Alex Livingston: So, what are some of the contributing factors that are causing baby formula shortages at some retail locations?
Joan Driggs: I think it's a couple of things. First of all, it's a far different purchase than anything else that you buy in the store. There are shared supply chain challenges all across the board with Omicron trying to keep, or keeping truckers off the roads, keeping people out of stores able to stock the shelves, keeping people in manufacturing plants away from work. So that's shared across the entire supply chain. But what's unique to baby formula is that it's such an emotional purchase. You know, this is not buying breakfast cereal for the family where if your preferred brand or your preferred size isn't available, you can find other options that will tie you over. This is something that you really, these caregivers, these parents, and others really depend on for the baby's nourishment and it's not an inexpensive purchase.
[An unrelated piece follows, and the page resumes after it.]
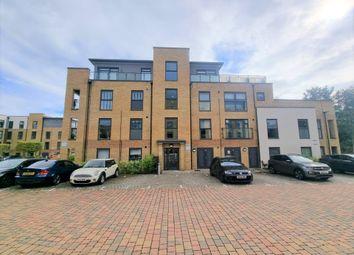 Thumbnail 1 bed flat for sale in Broad Lane, Bracknell, Berkshire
Alex Livingston: You know, and that is so true. I didn't even think about that last part that you mentioned, but your data showed that Americans spent $4.3 billion in 2020, and 4.5% from that's up 4.5%. So how has the pandemic in particular played a role in the need for formula?
Joan Driggs: I think that it's not necessarily the pandemic, that's putting the need for formula, the need for formula is always going to be there, it makes me laugh like when we talked about the pandemic at the outside, people went off and bought bottled water and bottled water wasn't an issue, this is strictly just to keep people, you know, babies nourished and I think what happens and why there is maybe more purchase is because of the tighter supply.
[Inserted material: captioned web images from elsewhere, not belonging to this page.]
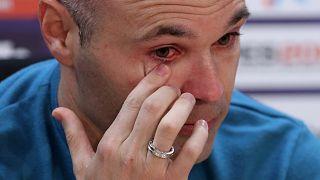 Ινιέστα: «Φεύγω στο τέλος της σεζόν από τη Μπαρτσελόνα»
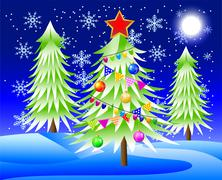 there is the decorated christmas tree in-field - stock illustration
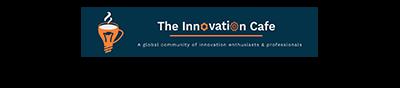 innovation full-1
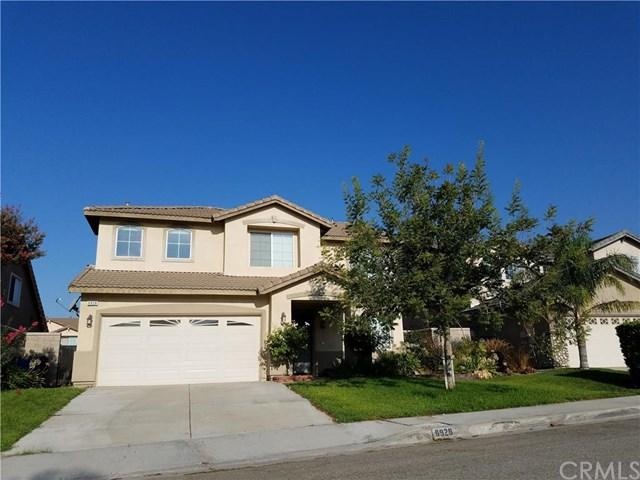 Loans near  Abigail Ln, Fontana CA
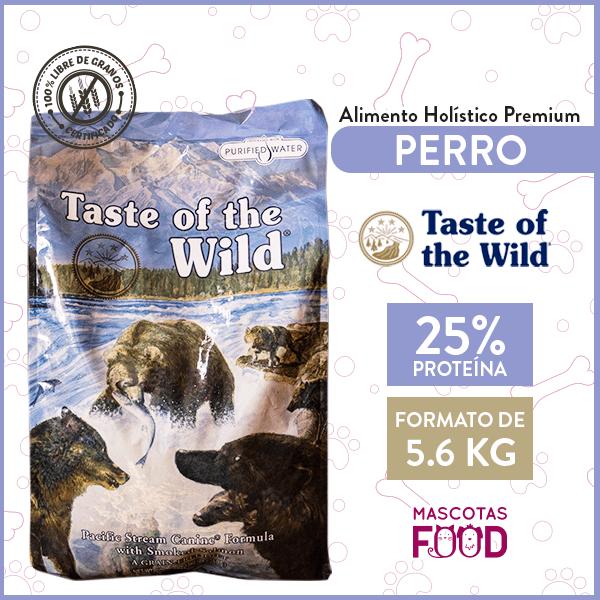 Alimento Perro Adulto Taste of the Wild Pacific Stream Canine Sabor Salmón 5,6 KG 1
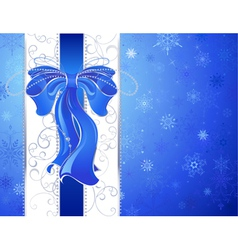 blue bow on a blue background vector image vector image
If you're someone shopping for baby formula and you see that there are only a couple of cans of your 20 or 30-ounce baby formula that you really prefer, you're probably going to buy them if you can afford to because you're afraid that the next time you go to the store it won't be there and that's exacerbating the problem.
Alex Livingston: Yeah. So, what do you think is the solution then to this issue I think a lot of it is it's out there like in some way shape, or form, it's probably out there?
Joan Driggs: Every manufacturer wants to ensure that their customers are happy. Every retailer wants to ensure that their customers are happy. So, I think it really will be dependent on manufacturers making sure that they're getting their most preferred brands out there and then consumers understanding if the size that they prefer or the format that they prefer isn't available like one of the really growing categories, same formula but in ready to drink has been hit just as hard or even a little harder because it's so convenient.
Alex Livingston: So, if you have to mix your own, that's a solution, interesting. Okay, so we have about 30 seconds left so really quickly, what does your data predict about the demand for baby formula over the next year?
Joan Driggs: I think again across the board, things are going to level off as manufacturers get their full production up to speed as our supply chain keeps rolling and as retailers are able to stock those shelves, but for now people just have to be a little bit more patient shop around as best they can, and of course maybe try not to stockpile, which would help the whole thing level off.